(Exercise brief): Could you copy exactly the lines from the one containing "United States, site lebec_CA-38." through the last line of the records below, and nothing else?

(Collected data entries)

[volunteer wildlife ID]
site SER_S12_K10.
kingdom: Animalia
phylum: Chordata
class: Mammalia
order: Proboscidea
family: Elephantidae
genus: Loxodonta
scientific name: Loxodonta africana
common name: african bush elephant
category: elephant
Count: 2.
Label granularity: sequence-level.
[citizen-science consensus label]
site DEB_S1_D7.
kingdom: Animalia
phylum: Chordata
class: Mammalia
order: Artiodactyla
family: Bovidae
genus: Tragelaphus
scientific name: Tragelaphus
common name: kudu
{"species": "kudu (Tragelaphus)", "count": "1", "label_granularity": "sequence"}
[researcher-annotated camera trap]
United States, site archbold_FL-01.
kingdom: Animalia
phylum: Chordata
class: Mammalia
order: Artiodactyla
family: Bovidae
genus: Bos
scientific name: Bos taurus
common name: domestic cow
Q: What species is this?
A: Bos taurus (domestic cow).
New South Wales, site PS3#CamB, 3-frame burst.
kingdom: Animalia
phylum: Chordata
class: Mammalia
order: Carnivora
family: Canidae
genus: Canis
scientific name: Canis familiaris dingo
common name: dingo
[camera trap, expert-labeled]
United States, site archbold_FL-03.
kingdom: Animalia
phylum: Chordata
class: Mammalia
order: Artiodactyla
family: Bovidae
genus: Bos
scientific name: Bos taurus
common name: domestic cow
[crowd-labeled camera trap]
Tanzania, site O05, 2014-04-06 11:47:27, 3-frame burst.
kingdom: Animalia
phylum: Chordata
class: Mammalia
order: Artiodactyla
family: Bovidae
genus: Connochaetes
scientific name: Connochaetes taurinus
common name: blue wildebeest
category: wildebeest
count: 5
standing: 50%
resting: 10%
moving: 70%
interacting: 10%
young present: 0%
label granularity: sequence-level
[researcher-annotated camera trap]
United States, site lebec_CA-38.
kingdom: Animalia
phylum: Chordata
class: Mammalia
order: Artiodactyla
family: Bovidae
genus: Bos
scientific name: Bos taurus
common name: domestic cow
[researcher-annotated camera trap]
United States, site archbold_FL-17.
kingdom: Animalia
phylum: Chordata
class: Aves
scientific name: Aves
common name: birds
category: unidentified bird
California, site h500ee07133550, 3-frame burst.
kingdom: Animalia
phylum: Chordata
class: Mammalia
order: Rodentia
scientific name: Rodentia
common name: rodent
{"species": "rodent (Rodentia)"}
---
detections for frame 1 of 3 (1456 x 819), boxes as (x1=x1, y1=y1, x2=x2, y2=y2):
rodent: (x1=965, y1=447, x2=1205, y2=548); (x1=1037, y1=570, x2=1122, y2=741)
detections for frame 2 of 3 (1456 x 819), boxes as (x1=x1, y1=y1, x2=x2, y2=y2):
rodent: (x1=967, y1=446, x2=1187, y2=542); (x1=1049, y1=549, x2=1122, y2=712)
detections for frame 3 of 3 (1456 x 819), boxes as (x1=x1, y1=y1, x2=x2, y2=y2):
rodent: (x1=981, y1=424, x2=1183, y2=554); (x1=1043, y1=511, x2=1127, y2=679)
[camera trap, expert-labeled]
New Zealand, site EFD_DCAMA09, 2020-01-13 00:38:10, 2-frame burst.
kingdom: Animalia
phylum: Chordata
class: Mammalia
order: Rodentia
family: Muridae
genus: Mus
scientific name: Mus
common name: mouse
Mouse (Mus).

(Output for this exercise):
United States, site lebec_CA-38.
kingdom: Animalia
phylum: Chordata
class: Mammalia
order: Artiodactyla
family: Bovidae
genus: Bos
scientific name: Bos taurus
common name: domestic cow
[researcher-annotated camera trap]
United States, site archbold_FL-17.
kingdom: Animalia
phylum: Chordata
class: Aves
scientific name: Aves
common name: birds
category: unidentified bird
California, site h500ee07133550, 3-frame burst.
kingdom: Animalia
phylum: Chordata
class: Mammalia
order: Rodentia
scientific name: Rodentia
common name: rodent
{"species": "rodent (Rodentia)"}
---
detections for frame 1 of 3 (1456 x 819), boxes as (x1=x1, y1=y1, x2=x2, y2=y2):
rodent: (x1=965, y1=447, x2=1205, y2=548); (x1=1037, y1=570, x2=1122, y2=741)
detections for frame 2 of 3 (1456 x 819), boxes as (x1=x1, y1=y1, x2=x2, y2=y2):
rodent: (x1=967, y1=446, x2=1187, y2=542); (x1=1049, y1=549, x2=1122, y2=712)
detections for frame 3 of 3 (1456 x 819), boxes as (x1=x1, y1=y1, x2=x2, y2=y2):
rodent: (x1=981, y1=424, x2=1183, y2=554); (x1=1043, y1=511, x2=1127, y2=679)
[camera trap, expert-labeled]
New Zealand, site EFD_DCAMA09, 2020-01-13 00:38:10, 2-frame burst.
kingdom: Animalia
phylum: Chordata
class: Mammalia
order: Rodentia
family: Muridae
genus: Mus
scientific name: Mus
common name: mouse
Mouse (Mus).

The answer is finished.